# Start of DATA SUPPLIED

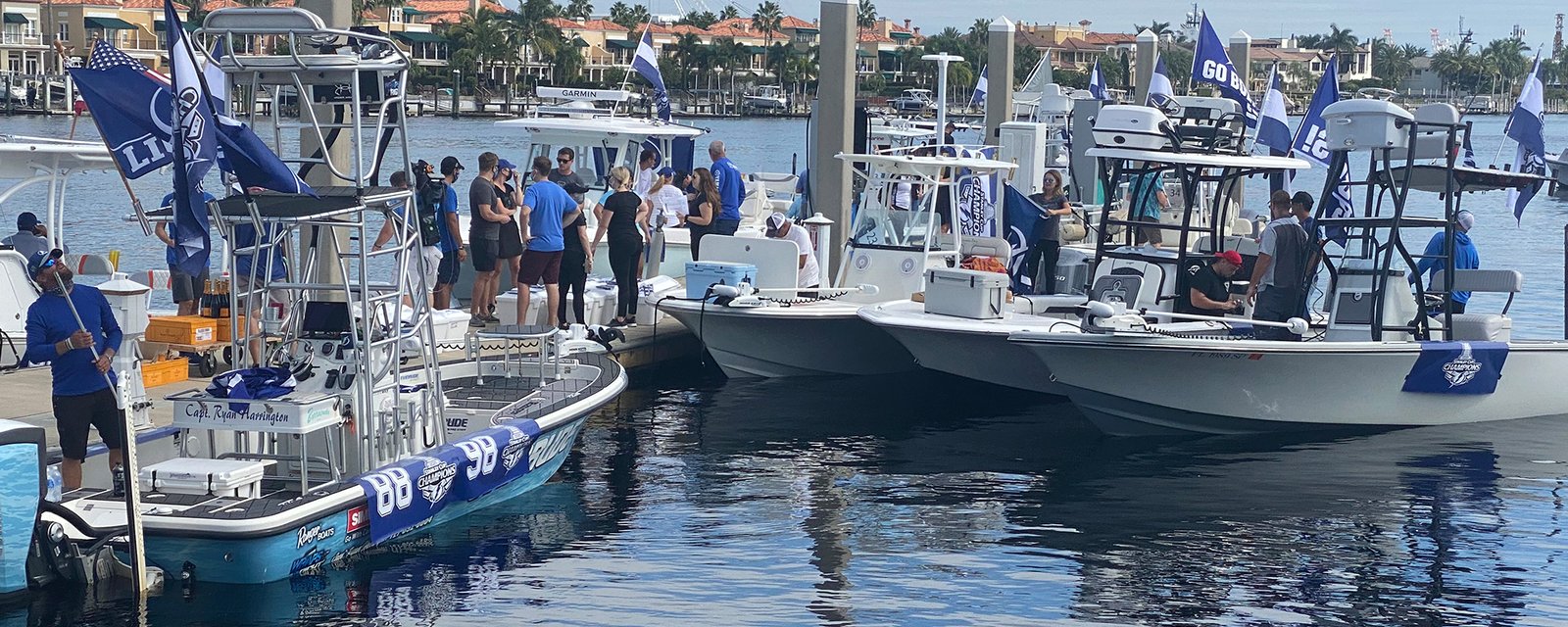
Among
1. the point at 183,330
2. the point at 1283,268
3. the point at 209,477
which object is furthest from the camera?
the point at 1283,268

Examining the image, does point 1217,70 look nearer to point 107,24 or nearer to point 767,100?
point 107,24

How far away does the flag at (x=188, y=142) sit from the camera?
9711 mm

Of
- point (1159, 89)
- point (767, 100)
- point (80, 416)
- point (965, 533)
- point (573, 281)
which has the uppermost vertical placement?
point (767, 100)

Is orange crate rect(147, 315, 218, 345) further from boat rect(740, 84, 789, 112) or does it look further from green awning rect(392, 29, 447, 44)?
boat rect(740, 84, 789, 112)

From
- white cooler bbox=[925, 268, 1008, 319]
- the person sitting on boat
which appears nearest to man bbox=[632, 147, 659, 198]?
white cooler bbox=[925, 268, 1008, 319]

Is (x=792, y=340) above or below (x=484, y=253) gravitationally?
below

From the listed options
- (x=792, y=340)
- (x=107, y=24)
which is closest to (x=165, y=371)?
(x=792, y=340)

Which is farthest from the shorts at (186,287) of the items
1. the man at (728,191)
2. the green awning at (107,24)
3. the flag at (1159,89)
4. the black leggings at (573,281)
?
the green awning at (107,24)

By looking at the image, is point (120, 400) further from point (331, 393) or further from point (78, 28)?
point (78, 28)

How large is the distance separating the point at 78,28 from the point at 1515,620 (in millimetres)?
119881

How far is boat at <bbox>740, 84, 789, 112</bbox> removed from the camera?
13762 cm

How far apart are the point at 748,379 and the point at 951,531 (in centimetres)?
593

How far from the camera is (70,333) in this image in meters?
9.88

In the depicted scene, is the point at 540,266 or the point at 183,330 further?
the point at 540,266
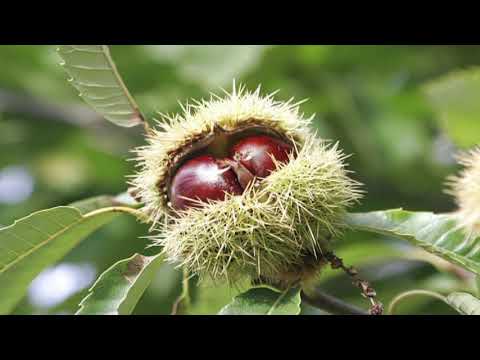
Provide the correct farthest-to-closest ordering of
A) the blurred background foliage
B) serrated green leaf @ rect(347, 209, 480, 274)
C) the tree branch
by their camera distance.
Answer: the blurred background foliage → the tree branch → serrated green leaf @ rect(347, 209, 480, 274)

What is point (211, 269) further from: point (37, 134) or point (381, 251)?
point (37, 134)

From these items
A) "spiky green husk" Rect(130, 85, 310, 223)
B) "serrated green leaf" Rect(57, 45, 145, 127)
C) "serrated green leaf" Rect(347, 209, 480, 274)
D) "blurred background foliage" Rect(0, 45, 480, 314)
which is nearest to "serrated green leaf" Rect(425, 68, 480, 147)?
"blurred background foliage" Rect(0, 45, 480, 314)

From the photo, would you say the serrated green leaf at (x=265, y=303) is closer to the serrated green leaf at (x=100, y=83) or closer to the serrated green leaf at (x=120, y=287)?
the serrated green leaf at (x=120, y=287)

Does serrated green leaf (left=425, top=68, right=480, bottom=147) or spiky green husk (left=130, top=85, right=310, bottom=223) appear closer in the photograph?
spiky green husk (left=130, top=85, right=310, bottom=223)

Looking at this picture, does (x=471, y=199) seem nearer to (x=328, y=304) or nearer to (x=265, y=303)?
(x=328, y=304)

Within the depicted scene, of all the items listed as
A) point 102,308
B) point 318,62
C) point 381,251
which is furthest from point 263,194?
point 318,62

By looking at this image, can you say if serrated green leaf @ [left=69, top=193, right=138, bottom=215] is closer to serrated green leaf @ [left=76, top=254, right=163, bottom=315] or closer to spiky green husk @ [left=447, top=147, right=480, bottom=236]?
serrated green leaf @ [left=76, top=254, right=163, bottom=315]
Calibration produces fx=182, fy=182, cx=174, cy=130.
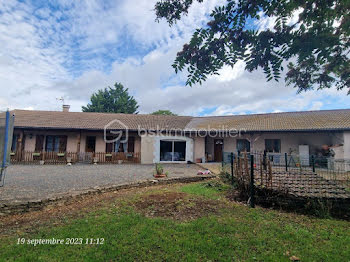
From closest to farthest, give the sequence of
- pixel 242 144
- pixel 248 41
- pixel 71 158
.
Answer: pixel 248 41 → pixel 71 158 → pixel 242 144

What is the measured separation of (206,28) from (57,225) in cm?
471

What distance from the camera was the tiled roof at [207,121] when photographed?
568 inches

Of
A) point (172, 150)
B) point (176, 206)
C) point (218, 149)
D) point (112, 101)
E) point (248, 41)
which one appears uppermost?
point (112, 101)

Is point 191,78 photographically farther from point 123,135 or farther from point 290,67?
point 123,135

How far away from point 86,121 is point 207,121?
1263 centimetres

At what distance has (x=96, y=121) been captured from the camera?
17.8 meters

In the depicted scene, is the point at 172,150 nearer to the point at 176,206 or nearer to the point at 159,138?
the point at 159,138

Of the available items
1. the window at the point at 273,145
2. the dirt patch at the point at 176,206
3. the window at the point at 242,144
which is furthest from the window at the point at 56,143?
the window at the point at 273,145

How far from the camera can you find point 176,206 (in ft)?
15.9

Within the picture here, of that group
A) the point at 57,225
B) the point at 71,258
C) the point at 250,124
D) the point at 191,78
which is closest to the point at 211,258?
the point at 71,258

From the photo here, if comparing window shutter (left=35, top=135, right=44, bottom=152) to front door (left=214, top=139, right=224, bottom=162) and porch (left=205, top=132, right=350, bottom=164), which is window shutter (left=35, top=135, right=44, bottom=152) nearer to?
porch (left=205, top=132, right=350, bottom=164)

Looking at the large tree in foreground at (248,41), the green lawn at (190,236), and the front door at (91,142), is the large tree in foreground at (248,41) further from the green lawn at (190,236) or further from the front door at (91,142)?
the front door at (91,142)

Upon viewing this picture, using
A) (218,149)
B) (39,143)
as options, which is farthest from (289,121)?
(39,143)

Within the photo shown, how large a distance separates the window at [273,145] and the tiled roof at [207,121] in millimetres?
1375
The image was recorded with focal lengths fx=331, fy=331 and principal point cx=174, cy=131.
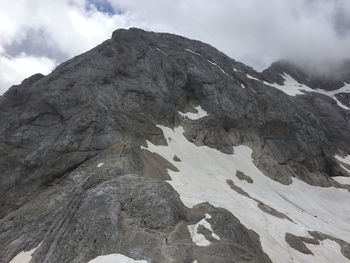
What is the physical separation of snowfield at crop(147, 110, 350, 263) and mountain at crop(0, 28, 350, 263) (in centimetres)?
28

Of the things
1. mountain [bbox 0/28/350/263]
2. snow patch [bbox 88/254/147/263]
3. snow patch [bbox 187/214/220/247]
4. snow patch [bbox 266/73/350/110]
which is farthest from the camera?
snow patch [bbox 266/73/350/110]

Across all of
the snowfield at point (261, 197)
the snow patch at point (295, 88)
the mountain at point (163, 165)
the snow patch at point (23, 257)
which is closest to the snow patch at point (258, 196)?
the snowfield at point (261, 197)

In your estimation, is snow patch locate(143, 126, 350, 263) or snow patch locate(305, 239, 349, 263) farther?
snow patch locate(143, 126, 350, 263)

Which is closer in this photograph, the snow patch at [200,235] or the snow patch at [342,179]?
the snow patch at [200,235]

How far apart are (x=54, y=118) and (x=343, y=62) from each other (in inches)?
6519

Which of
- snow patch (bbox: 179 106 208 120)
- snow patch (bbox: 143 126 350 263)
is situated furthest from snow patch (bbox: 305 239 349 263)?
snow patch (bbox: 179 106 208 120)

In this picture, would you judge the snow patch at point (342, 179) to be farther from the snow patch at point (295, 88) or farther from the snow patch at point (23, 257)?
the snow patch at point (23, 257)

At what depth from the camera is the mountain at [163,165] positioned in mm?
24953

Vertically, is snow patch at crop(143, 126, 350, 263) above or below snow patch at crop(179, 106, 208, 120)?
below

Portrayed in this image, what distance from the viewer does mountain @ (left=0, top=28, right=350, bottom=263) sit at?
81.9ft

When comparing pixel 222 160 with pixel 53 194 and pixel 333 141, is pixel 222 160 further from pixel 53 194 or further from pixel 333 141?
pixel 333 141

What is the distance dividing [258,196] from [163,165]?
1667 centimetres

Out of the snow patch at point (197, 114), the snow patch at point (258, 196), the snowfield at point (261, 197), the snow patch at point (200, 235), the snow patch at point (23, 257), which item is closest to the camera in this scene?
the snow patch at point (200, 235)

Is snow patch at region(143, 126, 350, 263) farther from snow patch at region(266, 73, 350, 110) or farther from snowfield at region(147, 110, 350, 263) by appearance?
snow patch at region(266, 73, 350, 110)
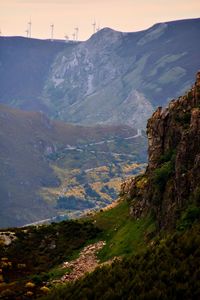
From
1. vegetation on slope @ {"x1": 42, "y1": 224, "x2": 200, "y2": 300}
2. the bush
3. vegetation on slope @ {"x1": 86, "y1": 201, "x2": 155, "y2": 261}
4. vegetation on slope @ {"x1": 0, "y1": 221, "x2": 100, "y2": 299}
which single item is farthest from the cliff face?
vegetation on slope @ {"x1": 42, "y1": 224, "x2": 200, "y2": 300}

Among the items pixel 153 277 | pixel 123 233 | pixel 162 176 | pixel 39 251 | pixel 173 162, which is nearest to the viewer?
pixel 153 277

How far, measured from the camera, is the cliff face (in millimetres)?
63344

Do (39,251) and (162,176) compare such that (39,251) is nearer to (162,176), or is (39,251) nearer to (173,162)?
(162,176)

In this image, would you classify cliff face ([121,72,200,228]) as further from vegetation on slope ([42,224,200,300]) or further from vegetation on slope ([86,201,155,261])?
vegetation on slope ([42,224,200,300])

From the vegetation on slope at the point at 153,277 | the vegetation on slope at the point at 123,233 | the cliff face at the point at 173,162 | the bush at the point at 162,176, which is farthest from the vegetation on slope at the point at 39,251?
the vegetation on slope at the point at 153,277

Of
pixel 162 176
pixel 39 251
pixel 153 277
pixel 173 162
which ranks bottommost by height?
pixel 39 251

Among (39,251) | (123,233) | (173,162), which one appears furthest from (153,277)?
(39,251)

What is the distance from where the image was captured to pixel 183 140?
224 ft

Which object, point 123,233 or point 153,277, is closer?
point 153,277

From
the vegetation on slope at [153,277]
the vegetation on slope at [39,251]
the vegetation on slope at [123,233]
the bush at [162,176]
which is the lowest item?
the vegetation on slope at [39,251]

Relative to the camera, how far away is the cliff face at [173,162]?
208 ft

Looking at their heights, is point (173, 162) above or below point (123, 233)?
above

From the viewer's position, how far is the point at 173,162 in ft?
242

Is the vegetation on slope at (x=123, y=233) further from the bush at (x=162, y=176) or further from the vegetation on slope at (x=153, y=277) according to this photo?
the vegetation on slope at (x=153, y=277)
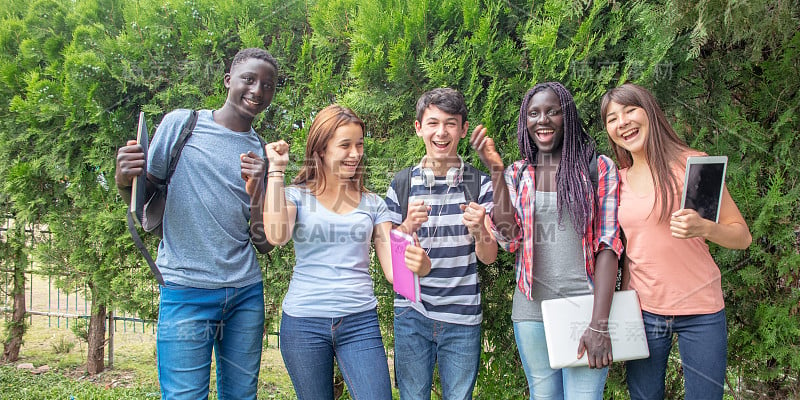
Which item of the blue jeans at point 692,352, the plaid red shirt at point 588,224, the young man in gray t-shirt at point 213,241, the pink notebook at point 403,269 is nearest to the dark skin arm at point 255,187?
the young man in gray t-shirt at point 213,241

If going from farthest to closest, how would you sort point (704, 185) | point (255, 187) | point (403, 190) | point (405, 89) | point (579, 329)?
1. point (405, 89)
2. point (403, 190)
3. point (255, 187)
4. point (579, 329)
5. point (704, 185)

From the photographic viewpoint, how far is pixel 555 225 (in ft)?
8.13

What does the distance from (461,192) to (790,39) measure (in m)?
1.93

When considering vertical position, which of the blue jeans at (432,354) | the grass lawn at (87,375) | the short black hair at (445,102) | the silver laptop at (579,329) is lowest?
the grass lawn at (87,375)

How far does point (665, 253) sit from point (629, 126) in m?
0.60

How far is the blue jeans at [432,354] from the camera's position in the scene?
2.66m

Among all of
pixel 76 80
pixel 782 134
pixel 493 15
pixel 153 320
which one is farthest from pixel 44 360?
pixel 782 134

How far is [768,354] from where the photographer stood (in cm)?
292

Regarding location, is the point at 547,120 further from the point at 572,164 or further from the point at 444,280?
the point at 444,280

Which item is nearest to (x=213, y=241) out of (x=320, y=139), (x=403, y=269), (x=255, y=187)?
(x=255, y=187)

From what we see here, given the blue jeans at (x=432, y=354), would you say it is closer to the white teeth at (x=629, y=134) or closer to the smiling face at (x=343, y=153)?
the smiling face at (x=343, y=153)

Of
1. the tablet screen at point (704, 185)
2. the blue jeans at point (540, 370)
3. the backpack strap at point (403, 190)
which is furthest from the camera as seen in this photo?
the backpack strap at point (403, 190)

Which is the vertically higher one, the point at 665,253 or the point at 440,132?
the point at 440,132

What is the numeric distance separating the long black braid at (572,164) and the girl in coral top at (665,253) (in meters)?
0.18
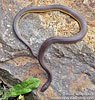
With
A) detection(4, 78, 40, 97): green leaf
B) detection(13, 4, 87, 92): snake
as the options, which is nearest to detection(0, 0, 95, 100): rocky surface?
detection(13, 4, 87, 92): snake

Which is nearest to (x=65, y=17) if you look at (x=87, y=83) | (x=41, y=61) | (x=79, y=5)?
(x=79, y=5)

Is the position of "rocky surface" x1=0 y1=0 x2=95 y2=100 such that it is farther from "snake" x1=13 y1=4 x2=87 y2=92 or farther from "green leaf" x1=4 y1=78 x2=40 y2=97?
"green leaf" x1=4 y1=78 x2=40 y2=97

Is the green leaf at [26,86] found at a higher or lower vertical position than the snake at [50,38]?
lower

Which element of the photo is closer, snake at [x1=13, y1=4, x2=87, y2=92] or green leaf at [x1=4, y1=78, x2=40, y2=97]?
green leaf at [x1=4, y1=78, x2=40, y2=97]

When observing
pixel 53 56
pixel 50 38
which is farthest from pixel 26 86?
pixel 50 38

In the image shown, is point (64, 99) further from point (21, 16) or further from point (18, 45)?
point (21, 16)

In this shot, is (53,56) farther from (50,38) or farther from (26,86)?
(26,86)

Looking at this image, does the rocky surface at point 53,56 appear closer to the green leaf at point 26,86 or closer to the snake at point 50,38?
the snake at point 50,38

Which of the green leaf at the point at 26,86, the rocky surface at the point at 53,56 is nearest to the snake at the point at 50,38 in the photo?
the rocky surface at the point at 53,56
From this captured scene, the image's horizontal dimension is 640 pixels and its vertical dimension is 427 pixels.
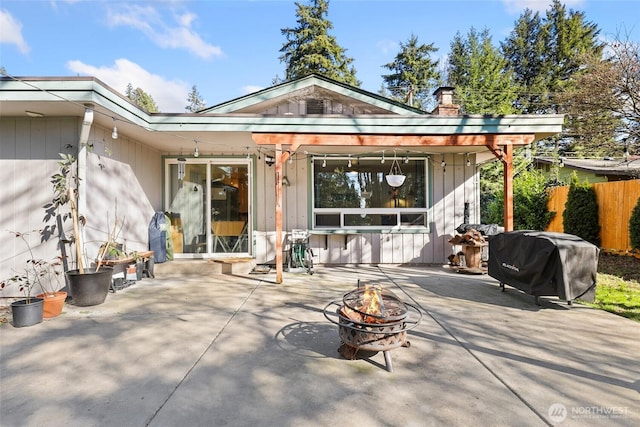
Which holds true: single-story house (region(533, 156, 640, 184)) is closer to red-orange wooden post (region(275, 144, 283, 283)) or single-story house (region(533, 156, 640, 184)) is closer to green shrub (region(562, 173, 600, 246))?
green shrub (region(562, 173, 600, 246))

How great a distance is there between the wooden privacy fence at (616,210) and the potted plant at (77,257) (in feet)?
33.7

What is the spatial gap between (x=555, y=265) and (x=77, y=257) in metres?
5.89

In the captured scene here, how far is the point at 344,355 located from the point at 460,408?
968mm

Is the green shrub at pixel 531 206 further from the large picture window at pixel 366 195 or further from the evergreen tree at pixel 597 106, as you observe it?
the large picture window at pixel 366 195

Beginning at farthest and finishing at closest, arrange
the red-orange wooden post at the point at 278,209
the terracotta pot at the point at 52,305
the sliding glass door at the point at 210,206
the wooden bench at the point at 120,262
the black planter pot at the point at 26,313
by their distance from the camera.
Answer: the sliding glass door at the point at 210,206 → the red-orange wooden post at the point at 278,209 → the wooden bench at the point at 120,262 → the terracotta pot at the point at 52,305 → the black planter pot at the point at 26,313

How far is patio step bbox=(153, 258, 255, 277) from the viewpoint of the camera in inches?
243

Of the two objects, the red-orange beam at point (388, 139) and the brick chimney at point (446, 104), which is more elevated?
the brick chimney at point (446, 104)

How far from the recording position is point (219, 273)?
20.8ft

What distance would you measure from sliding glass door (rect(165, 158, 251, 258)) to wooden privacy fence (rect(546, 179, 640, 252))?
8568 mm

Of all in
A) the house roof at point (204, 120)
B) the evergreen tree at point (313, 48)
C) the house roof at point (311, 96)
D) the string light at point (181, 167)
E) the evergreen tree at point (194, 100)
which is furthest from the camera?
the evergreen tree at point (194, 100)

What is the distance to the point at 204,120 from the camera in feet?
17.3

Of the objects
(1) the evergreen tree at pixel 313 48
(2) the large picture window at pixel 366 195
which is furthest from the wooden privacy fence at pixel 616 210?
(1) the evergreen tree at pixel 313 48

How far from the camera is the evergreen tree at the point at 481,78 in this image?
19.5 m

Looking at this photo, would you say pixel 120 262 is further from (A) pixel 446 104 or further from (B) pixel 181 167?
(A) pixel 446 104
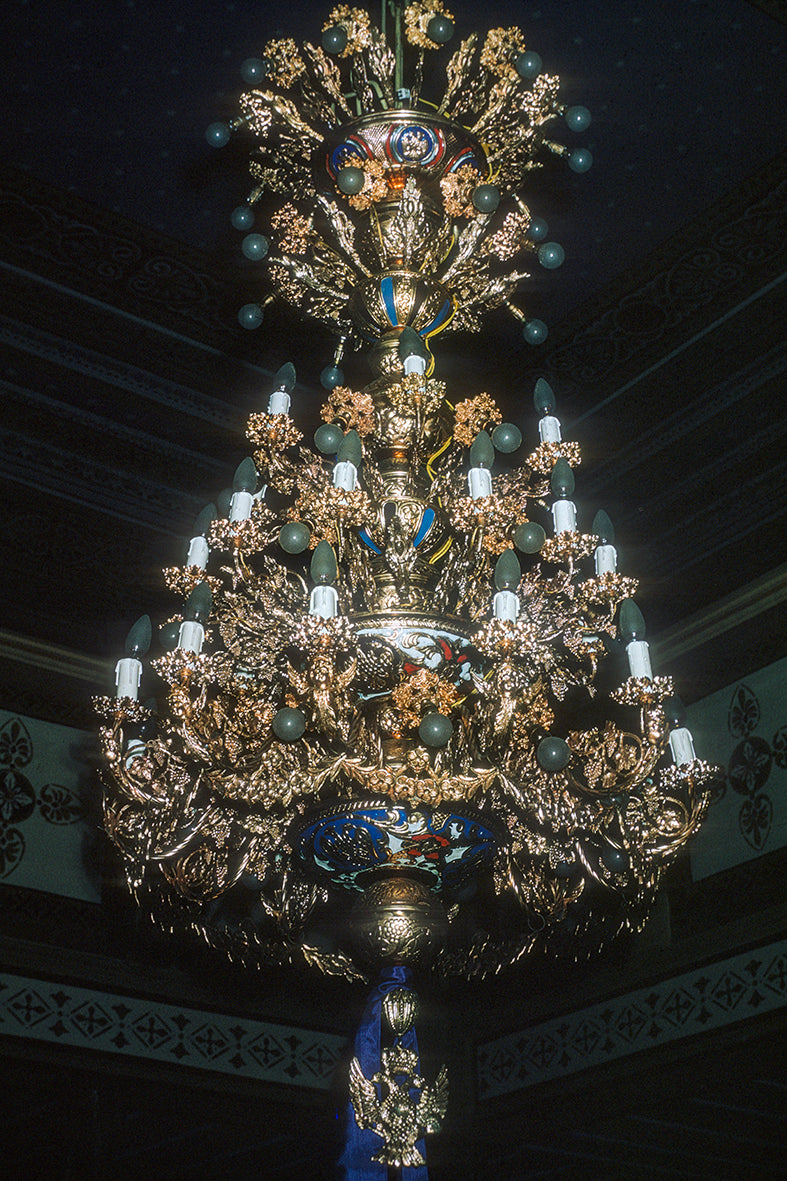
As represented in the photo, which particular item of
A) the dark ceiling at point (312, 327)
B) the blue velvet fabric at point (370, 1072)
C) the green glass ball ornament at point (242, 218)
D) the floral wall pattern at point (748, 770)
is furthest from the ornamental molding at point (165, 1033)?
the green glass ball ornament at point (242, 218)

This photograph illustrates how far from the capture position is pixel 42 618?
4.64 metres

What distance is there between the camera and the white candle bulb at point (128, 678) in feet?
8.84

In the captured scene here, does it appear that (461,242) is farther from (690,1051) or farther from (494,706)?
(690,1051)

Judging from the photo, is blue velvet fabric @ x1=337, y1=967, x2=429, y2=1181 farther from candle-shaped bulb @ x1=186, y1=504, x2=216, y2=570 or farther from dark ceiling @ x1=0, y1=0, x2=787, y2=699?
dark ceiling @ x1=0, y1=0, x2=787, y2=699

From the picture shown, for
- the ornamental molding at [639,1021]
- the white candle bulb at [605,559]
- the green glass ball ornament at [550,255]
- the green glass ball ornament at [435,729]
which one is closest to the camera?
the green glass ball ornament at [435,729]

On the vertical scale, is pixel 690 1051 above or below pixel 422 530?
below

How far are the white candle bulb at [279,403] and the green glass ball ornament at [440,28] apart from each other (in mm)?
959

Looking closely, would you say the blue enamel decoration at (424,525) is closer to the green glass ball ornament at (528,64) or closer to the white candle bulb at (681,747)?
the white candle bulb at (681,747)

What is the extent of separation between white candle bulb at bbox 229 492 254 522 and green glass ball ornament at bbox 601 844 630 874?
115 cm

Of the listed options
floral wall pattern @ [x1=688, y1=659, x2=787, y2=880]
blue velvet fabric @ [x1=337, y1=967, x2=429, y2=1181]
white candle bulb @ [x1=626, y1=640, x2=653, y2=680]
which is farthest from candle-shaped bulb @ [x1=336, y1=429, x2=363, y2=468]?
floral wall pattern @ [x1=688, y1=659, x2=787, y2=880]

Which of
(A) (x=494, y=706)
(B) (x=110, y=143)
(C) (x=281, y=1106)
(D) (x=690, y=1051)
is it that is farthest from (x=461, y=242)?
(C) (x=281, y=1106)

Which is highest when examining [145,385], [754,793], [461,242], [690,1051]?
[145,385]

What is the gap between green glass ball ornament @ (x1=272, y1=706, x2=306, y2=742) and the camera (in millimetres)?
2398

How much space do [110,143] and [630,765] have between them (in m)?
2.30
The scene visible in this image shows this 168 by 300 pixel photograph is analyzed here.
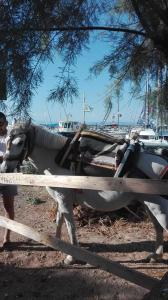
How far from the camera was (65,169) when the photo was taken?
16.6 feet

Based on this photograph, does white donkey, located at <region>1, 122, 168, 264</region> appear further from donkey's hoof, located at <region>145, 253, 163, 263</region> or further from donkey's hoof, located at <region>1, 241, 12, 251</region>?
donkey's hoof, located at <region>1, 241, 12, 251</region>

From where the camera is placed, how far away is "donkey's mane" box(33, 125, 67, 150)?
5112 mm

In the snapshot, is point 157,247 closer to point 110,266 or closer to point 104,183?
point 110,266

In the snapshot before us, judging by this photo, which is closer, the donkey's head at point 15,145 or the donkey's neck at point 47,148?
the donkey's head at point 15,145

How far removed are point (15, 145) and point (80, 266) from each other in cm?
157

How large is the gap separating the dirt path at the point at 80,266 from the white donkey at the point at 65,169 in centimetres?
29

# End of DATA SUPPLIED

- [DO THIS]
Please convert the lines from the one containing "Which element of" through the one containing "Answer: the sliding", both included, into a Markdown table with the columns Row and Line, numbering each row. Leave out blank lines and any picture markers.

- [RESULT]
| Row | Line |
|---|---|
| 1 | Which element of the photo is closer, snake at [x1=13, y1=4, x2=87, y2=92] or green leaf at [x1=4, y1=78, x2=40, y2=97]? |
| 2 | green leaf at [x1=4, y1=78, x2=40, y2=97] |
| 3 | When observing |
| 4 | pixel 53 56 |
| 5 | pixel 50 38 |
| 6 | which is farthest from pixel 26 86? |
| 7 | pixel 50 38 |
| 8 | In the image shown, is point (64, 99) further from point (21, 16) or further from point (18, 45)? |
| 9 | point (21, 16) |
| 10 | In this shot, is (53,56) farther from (50,38) or farther from (26,86)? |
| 11 | (26,86) |
| 12 | Looking at this image, does the rocky surface at point 53,56 appear closer to the green leaf at point 26,86 or closer to the snake at point 50,38? |
| 13 | the snake at point 50,38 |
| 14 | Which of the green leaf at the point at 26,86, the rocky surface at the point at 53,56 is nearest to the snake at the point at 50,38 in the photo? |
| 15 | the rocky surface at the point at 53,56 |
| 16 | From this captured scene, the image's horizontal dimension is 640 pixels and its vertical dimension is 427 pixels. |
| 17 | Which holds true: single-story house (region(533, 156, 640, 184)) is closer to red-orange wooden post (region(275, 144, 283, 283)) or single-story house (region(533, 156, 640, 184)) is closer to green shrub (region(562, 173, 600, 246))? |
| 18 | green shrub (region(562, 173, 600, 246)) |
| 19 | How great a distance is there between the wooden privacy fence at (616,210) and the potted plant at (77,257) (in feet)? |
| 20 | 33.7 |
| 21 | What is the spatial gap between (x=555, y=265) and (x=77, y=257) in metres? |
| 22 | 5.89 |
| 23 | In the captured scene here, how far is the point at 344,355 located from the point at 460,408? |
| 24 | 968mm |
| 25 | Is the green shrub at pixel 531 206 further from the large picture window at pixel 366 195 or further from the evergreen tree at pixel 597 106, as you observe it? |
| 26 | the large picture window at pixel 366 195 |
| 27 | Beginning at farthest and finishing at closest, arrange |
| 28 | the red-orange wooden post at the point at 278,209 |
| 29 | the terracotta pot at the point at 52,305 |
| 30 | the sliding glass door at the point at 210,206 |
| 31 | the wooden bench at the point at 120,262 |
| 32 | the black planter pot at the point at 26,313 |
| 33 | by their distance from the camera. |
| 34 | Answer: the sliding glass door at the point at 210,206 → the red-orange wooden post at the point at 278,209 → the wooden bench at the point at 120,262 → the terracotta pot at the point at 52,305 → the black planter pot at the point at 26,313 |